Provided entries |
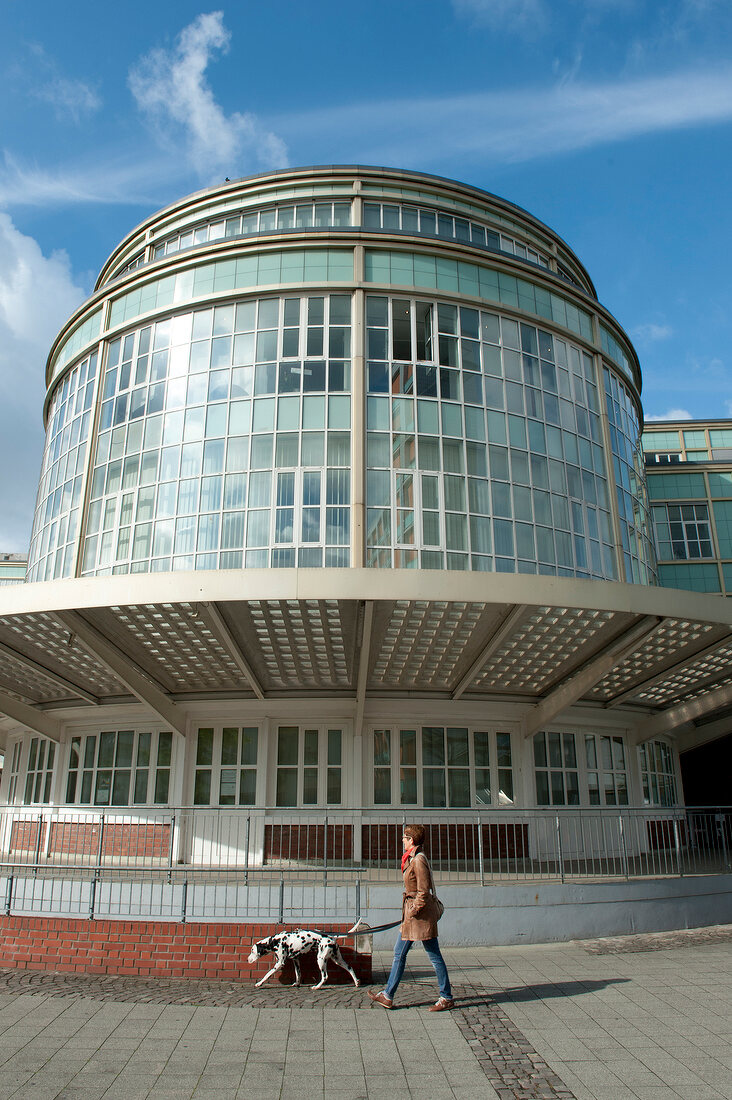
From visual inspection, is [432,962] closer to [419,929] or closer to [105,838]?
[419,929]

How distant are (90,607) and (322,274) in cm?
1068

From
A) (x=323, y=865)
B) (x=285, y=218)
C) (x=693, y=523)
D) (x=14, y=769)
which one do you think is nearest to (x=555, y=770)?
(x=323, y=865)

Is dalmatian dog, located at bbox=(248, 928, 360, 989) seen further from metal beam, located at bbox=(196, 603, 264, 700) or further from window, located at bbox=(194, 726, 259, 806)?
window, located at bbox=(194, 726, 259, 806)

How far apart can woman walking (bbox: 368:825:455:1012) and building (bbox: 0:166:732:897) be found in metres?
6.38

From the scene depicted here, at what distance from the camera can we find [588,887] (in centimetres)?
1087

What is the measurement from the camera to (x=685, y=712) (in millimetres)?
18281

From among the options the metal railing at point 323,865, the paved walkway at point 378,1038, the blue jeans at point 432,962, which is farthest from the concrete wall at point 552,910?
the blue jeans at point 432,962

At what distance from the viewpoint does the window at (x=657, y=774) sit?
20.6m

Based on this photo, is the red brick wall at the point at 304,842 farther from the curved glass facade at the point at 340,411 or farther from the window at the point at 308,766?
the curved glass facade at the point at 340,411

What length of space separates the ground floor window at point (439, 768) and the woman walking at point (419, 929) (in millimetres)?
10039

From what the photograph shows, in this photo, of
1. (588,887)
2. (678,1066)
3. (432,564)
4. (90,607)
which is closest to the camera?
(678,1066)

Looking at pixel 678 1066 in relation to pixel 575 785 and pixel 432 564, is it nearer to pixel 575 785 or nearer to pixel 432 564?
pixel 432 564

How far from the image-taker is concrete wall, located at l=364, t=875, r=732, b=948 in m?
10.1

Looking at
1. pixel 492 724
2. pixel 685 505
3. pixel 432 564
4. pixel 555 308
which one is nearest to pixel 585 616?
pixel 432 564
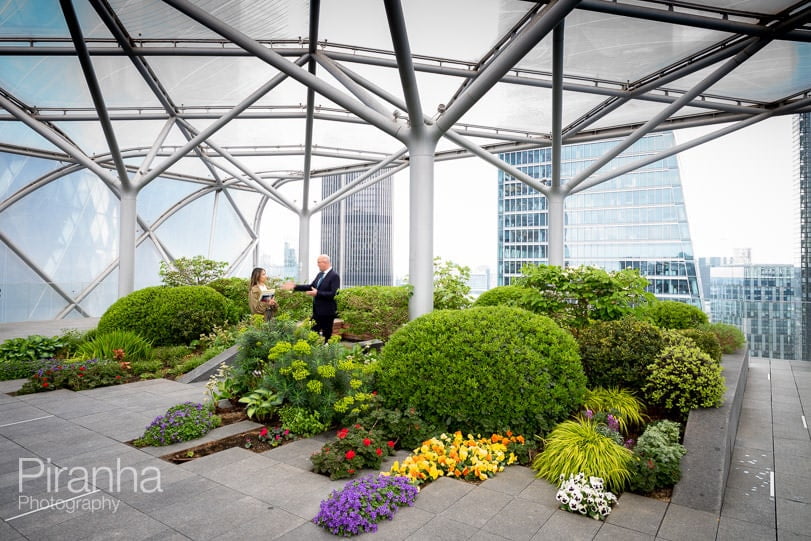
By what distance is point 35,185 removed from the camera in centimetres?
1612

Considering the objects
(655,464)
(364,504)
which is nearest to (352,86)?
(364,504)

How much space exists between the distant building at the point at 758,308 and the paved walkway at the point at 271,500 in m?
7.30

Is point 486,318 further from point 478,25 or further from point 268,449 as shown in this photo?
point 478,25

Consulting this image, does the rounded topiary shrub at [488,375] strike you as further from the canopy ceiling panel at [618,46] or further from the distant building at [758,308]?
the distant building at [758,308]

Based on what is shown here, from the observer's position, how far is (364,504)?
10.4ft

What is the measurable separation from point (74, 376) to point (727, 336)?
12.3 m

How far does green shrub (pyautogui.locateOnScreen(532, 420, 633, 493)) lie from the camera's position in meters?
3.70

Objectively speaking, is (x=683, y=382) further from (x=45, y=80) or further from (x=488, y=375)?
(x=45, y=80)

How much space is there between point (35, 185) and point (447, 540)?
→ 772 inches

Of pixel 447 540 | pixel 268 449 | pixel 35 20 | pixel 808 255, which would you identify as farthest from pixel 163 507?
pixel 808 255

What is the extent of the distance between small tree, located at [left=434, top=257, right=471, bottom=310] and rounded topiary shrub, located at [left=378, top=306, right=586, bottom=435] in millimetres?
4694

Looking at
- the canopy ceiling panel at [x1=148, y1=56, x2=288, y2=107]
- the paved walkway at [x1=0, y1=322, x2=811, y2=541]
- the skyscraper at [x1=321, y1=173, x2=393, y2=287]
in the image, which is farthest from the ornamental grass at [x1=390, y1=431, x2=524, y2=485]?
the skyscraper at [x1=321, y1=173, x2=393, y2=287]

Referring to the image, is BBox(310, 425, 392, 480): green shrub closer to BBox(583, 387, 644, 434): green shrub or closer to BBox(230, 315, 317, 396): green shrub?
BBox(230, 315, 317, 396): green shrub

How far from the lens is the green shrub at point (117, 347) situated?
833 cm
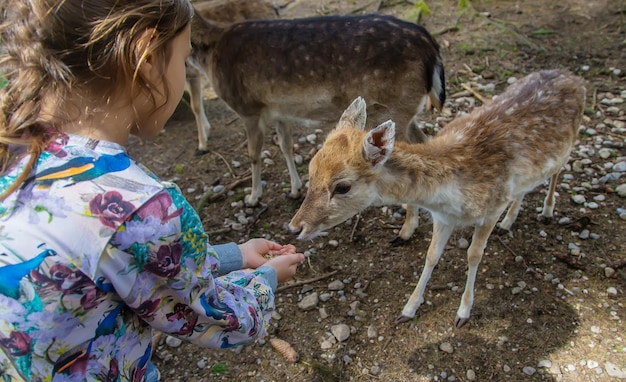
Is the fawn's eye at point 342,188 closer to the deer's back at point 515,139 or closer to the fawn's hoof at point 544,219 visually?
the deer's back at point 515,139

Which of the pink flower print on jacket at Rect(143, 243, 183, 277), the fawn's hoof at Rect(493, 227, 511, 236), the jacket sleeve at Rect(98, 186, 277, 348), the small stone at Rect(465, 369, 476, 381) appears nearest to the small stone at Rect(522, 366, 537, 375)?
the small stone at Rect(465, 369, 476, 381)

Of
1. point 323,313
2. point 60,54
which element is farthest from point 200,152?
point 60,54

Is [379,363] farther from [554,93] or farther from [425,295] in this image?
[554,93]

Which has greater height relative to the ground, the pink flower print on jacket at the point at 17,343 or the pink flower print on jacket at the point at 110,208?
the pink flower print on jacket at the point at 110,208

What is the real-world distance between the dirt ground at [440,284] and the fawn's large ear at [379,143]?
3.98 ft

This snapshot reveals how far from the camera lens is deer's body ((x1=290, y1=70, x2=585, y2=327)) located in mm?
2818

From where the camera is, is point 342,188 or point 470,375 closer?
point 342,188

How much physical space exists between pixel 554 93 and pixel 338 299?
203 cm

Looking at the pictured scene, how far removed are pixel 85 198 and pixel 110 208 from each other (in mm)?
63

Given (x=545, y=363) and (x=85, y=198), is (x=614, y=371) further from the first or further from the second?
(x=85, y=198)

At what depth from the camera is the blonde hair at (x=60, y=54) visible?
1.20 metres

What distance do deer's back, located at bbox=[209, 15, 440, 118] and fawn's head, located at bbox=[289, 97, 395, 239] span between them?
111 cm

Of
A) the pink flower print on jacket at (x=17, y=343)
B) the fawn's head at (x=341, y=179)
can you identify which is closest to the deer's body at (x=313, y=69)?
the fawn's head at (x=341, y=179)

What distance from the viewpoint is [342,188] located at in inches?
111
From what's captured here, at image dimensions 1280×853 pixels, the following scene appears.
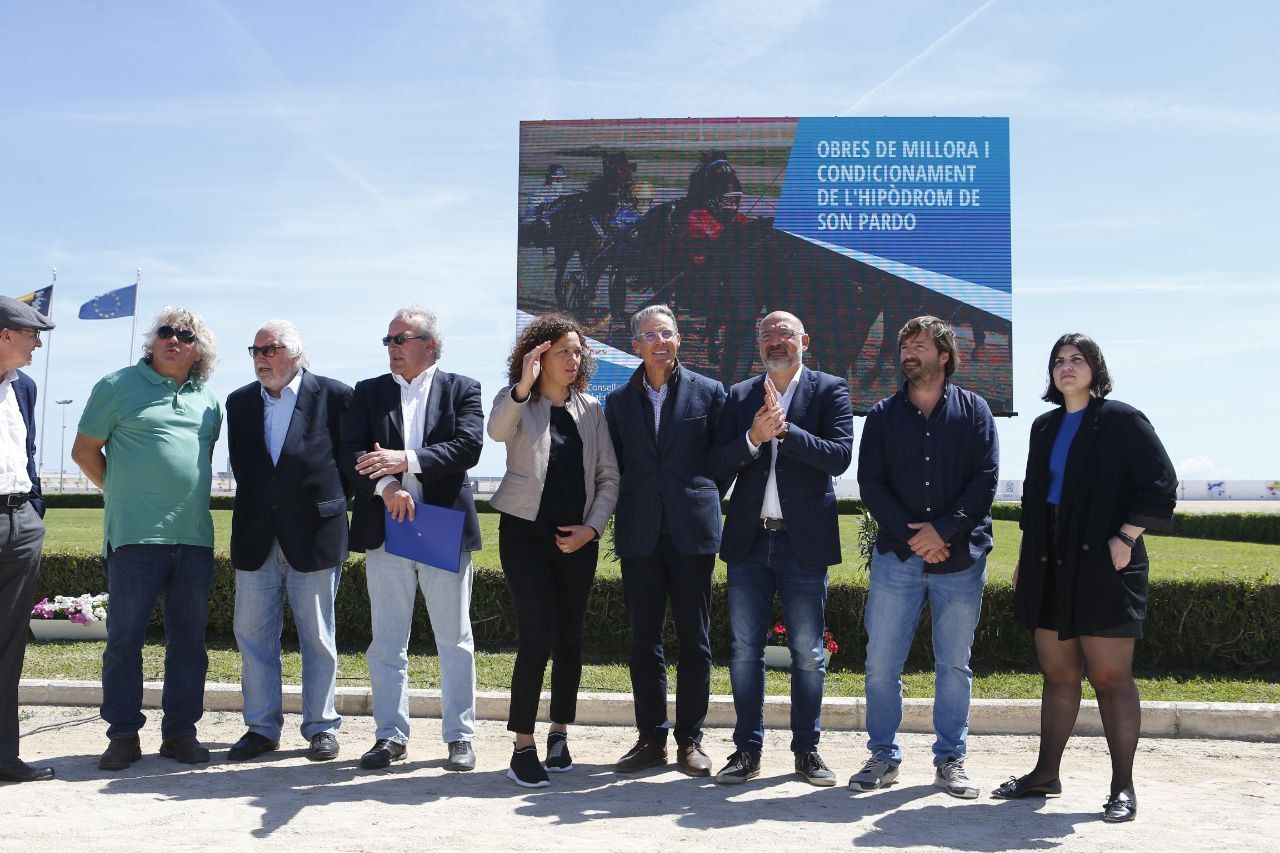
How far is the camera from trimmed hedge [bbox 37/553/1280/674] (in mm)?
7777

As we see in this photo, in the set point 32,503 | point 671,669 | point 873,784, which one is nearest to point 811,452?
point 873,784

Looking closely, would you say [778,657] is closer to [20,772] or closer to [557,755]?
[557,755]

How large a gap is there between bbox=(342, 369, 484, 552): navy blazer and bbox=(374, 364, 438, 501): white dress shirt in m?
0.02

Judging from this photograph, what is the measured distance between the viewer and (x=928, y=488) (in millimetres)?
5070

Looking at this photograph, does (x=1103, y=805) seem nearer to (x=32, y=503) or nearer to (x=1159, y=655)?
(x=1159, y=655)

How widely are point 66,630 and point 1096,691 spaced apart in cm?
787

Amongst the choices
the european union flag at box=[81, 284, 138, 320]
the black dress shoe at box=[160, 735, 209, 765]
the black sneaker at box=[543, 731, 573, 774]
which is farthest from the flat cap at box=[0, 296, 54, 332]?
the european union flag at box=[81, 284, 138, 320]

What is required |
Reproduce every line of the material from the one containing "What distance from the viewpoint is" through the last line, inclusive, without the pictures.

Answer for the task |
What distance from the viewpoint is [342,188] located at in inches?
111
From what's captured here, at image dimensions 1280×853 pixels, the following scene appears.
How far is the camera from trimmed hedge [bbox 37/553/1280/674] (in mm)?
7777

As we see in this photo, in the set point 32,503 | point 671,669 | point 873,784, which one is nearest to point 811,452?
point 873,784

Looking closely, would you say [778,657] is closer to [20,772] or closer to [557,755]?
[557,755]

How large a gap is there between bbox=(342, 369, 484, 552): navy blazer and bbox=(374, 364, 438, 501): white dress shirt in m?
0.02

Judging from this photograph, what is the measured distance between the viewer and (x=928, y=488) (in millimetres)?
5070

Looking at this photograph, does (x=1103, y=805) seem nearer to (x=32, y=503) or nearer to (x=1159, y=655)?
(x=1159, y=655)

How widely are point 66,630 and point 1096,691 spaced apart in cm?
787

Amongst the choices
the european union flag at box=[81, 284, 138, 320]
the black dress shoe at box=[160, 735, 209, 765]
the black sneaker at box=[543, 731, 573, 774]
which is farthest from the flat cap at box=[0, 296, 54, 332]?
the european union flag at box=[81, 284, 138, 320]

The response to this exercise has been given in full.